It is significant that in almost all of modern political economy the question of opportunism is not raised.  Again Marx’s own work and its roots in nineteenth-century positivism partially explain this omission.  I have already stated that the critical encounters which Marx and Engels had with opponents on the left did not treat these opponents as opportunist (I don’t recall the word even being used at that time).  It was not that these opponents were not pilloried with harsh polemics, but the major thrust of the critiques were made with regard to the deviations from and falsifications of scientific truth.  This predisposition to perceive oppositional views as wrongheaded, as basically in need of correction through intellectual exposure, is in line with a positivist outlook.  Again with Lenin, the whole tenor of the treatment of such opponents changes, a change which signifies a new emphasis in Marxist analysis.

Lenin is often treated derisively by critics on the left and on the right for his lack of equanimity, or even basic decency in his approach to what he called would-be Marxists.  To repeatedly call Karl Kautsky, an old and trusted comrade of Engels (Engels lived in Kautsky’s house toward the end of his life), a renegade seems to demonstrate a quality of inhumaneness not befitting a socialist.  Lenin in all his writings against such opponents indicates a style that not only wishes to expose mistakes of potential allies, but destroy their very political existence.  I would like to argue here that this style which is often seen as unique and somewhat aberrant is in fact one of essential features of Marxism at its most acutely political.  To defend this argument demands a more lengthy discussion of the very knotty problem of opportunism.

In his pamphlet on revisionism, Lenin states that the major difficulties facing Marx and Engels in their time was the clear articulation of their ideas and their separation from false or partial views of the past (mainly classical political economy).  Moreover, says Lenin, capitalism itself in Marx’s time still had progressive possibilities whereas, in his (i.e.
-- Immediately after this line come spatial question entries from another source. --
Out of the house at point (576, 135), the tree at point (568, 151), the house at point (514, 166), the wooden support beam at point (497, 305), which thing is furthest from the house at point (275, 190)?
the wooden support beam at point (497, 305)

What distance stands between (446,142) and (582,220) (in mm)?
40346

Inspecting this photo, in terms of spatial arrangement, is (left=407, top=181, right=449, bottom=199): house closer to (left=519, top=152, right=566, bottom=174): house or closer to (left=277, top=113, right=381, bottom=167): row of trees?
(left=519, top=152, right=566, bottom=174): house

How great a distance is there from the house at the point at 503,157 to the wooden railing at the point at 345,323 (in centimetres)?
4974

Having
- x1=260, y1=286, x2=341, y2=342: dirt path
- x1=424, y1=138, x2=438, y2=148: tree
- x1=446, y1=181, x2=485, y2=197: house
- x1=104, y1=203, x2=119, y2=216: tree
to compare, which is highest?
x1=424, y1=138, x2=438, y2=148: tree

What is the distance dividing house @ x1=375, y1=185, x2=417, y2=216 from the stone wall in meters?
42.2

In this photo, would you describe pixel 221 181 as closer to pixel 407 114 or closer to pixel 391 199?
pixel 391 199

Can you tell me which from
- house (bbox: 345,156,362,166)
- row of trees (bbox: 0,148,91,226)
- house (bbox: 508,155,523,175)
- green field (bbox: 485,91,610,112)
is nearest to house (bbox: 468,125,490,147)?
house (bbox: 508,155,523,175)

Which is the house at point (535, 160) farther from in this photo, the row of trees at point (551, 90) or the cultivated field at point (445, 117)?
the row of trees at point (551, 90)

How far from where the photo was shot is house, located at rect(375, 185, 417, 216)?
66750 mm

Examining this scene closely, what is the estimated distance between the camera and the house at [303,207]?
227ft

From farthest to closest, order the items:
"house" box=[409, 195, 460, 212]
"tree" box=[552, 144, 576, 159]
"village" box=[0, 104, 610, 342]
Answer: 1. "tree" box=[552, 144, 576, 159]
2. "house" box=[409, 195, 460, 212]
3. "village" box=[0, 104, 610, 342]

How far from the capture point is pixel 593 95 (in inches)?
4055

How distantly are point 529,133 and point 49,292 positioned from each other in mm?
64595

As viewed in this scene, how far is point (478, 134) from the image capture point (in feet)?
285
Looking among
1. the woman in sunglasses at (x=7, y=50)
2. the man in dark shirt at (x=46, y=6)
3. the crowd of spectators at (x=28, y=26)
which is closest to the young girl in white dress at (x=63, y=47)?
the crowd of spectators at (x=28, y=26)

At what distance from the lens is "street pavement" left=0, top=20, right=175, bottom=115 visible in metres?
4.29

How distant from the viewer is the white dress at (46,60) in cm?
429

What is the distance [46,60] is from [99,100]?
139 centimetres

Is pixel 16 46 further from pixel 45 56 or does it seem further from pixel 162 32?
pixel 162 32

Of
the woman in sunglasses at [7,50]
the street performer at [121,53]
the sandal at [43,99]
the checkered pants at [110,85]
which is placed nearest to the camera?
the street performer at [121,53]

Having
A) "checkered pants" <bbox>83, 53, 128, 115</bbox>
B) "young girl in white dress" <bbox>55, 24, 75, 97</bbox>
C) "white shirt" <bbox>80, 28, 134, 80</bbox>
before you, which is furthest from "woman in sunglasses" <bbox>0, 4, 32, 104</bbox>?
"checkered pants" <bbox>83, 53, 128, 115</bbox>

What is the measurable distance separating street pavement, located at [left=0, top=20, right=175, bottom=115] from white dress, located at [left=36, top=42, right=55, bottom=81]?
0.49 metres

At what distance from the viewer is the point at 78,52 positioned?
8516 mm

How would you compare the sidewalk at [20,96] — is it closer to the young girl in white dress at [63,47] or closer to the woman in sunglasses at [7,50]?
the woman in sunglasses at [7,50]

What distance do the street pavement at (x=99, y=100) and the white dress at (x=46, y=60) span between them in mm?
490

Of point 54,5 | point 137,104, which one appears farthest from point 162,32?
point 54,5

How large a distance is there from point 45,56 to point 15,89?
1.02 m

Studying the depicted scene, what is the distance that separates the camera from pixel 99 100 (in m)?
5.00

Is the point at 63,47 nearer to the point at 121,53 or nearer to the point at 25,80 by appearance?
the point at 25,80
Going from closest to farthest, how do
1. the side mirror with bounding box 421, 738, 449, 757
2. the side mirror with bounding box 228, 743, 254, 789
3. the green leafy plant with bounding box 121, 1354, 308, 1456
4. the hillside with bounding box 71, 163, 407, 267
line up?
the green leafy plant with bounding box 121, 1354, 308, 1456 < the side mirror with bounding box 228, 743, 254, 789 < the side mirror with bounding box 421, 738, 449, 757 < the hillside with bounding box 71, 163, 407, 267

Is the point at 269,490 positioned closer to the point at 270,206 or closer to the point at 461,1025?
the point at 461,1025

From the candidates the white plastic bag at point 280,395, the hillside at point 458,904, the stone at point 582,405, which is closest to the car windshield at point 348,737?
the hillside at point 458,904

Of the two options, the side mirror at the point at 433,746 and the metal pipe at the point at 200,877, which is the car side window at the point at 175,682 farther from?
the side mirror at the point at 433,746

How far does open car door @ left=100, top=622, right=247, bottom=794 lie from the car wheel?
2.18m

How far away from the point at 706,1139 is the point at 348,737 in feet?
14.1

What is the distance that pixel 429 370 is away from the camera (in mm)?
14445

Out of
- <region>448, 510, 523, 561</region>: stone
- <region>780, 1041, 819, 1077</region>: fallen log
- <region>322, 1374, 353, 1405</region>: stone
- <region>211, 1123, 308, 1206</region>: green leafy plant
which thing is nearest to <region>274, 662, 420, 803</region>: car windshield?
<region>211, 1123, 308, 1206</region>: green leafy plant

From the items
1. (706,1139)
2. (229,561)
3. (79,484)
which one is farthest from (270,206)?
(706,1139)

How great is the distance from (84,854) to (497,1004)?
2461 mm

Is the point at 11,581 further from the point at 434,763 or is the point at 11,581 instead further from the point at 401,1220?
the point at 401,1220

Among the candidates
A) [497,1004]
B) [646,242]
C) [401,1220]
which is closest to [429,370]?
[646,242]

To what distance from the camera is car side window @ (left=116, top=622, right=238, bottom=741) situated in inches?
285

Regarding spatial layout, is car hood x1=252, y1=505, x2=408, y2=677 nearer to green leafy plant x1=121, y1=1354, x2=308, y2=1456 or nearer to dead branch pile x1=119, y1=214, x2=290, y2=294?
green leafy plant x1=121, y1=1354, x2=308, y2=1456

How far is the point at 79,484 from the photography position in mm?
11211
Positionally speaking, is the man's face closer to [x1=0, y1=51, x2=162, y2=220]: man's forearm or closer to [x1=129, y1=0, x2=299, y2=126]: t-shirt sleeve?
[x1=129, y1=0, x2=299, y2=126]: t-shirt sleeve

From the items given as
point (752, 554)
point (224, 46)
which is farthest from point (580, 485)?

Lenin’s) time, it had become so totally bankrupt that it had no basis for theoretical justification.  In the modern context he continues, only the working class and its theoretical outlook could develop with scientific credibility.  It would be expected, continued Lenin, that these social conditions would draw multitudes of thinkers into the socialist camp.  And with these new adherents would come viewpoints and actions which water down, falsify, or corrupt the fundamental principles of Marxism.  That is, concluded Lenin, one of the major new problems for Marxism would not be its overt enemies, but seeming friends within.

Another link in Lenin’s argument leads to the centrality of opportunism in political theory.  In What Is to Be Done?, written early in his career, Lenin comes to grips with what may be considered the center of positivist Marxism.  Here he states unequivocally that the working class left to itself will never make a revolution.  This simple proposition is a bold stroke which represents a fundamental demarcation between Marxism and revisionism.  It is bold because it apparently rejects the centrality of the industrial proletariat as the leading force in the overthrow of capitalism and in the generation of a new socialist society.  Didn’t Marx proclaim that the modern working class is the first universal class in history, the only class bequeathed by history to usher in a classless future?  Didn’t his discovery of the laws of motion of capitalist society predict with iron logic the growth of this huge propertyless class, literate and skilled in the special misery of the modem factory system?  In short, do not the inherent dynamics of capitalism inevitably produce a class of workers more and more conscious of its revolutionary mission?

Yes, says Lenin, capitalism has led to the formation of two great classes, one representing the centralizing concentration of capital and the other the increasing mass of propertyless labor free only to do the alienating to work of capital.  And these free laborers are the most progressive class in history.  But the process that creates this class does not automatically create revolutionary consciousness.  In fact, he asserts that the life conditions of the proletariat, although generating the tendency to rebellion (a new tendency since it bears the seeds of a truly egalitarian society), are not conducive to full consciousness.  The work is brutalizing; making ends meet is an overwhelming task; and literacy is minimal and limiting.  Left to itself, asserts Lenin, the working class in its contestation with capital, does not go beyond trade union consciousness, the consciousness that demands the improvement of the conditions of work within the context of the existing society.  The development of revolutionary consciousness, however, demands stimulus from something outside the class, the agency of revolutionary leadership.  Moreover, this leadership can come from nowhere except the strata of intellectuals whose initial class origins, and certainly their life conditions, are not proletarian.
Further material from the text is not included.